Tidak hanya guru dengan guru, kolaborasi yang juga saya bangun adalah berkomunikasi dengan orang tua. Saya percaya, untuk membentuk perspektif positif tentang matematika dalam diri anak butuh intervensi bersama antara guru dengan orang tua sebagai komponen yang paling dekat dengan anak.
Bentuk kolaborasi yang kami sepakati yaitu di rumah orang tua ikut menanamkan bakat matematika dalam diri anak dengan membiasakan mereka terlibat dalam aktivitas matematika keluarga.
Misalnya, melibatkan secara rutin dalam proses transaksi jual beli di kios, pasar atau pusat perbelanjaan umum, termasuk melatih anak untuk mengambil keputusan yang bijak dalam memperhitungkan diskon terhadap suatu barang yang hendak dibeli.
Materi matematika yang abstrak sering memberikan tantangan berpikir bagi anak.

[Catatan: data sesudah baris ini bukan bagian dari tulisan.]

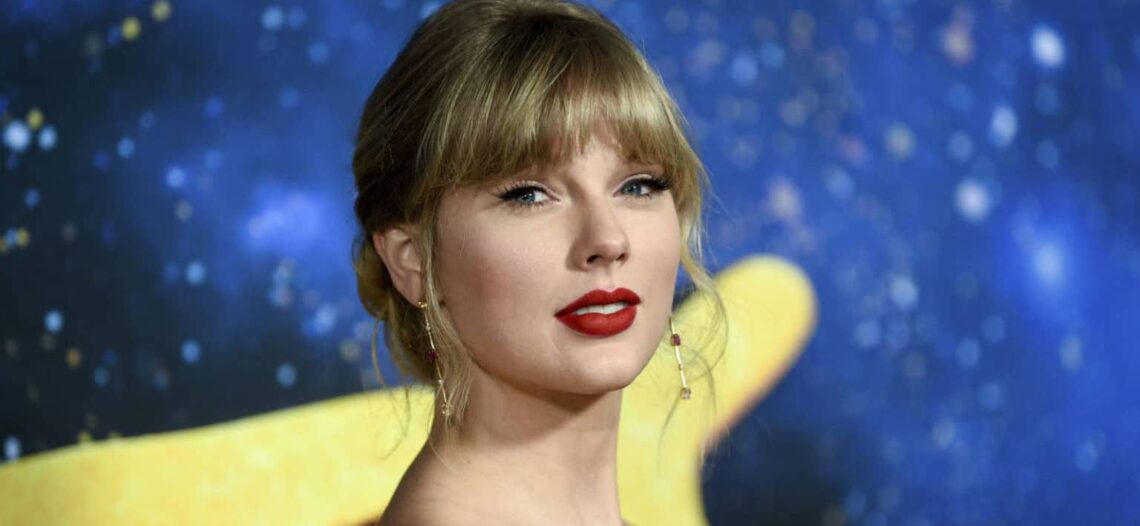 """Taylor Swift lanza su nuevo álbum """"Folklore"""""""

Oleh karena itu, orang tua juga didorong untuk memberikan motivasi dan bersama-sama dengan anak menemukan solusi yang sesuai dengan kebutuhannya.
Misalnya, mengadakan bimbingan khusus matematika di rumah atau mengikutsertakan anak dalam komunitas-komunitas matematika yang dikembangkan di luar rumah.
Kesimpulan
Paulo Freire, tokoh pendidikan asal Brasil memiliki gagasan, dalam pendidikan yang berpihak pada anak, guru berperan sebagai fasilitator, memotivasi dan mendorong anak untuk mengambil tanggung jawab atas pembelajaran mereka sendiri.
Selaras dengan pemikiran itu, Ki Hadjar Dewantara juga berpendapat, pendidikan yang berpihak pada murid harus melibatkan murid secara aktif dalam proses pembelajaran.
Saya mengambil kesimpulan, pembelajaran yang berpihak pada anak adalah memberi kemerdekaan secara penuh kepada setiap anak untuk mengekspresikan dirinya, menggali minat dan bakatnya serta mampu mengembangkan keterampilan dan kreativitasnya.
Pembelajaran yang berpihak pada anak juga berarti menghormati keberadaan anak dengan konfigurasi berpikir dan potensi yang unik dan beragam. Selain itu, pembelajaran yang berpihak pada anak harus relevan dengan kehidupan nyata yang dialami anak.
Oleh karena itu, seorang guru harus mampu memiliki sikap reflektif yang mendalam terhadap anak dan proses pembelajaran, memiliki kemandirian untuk terus mengembangkan kompetensi, mampu berkolaborasi dengan semua elemen, selalu merasa tertantang untuk melakukan inovasi sehingga pembelajaran yang berpihak pada keunikan, potensi dan kebutuhan anak dapat terlaksana dengan baik.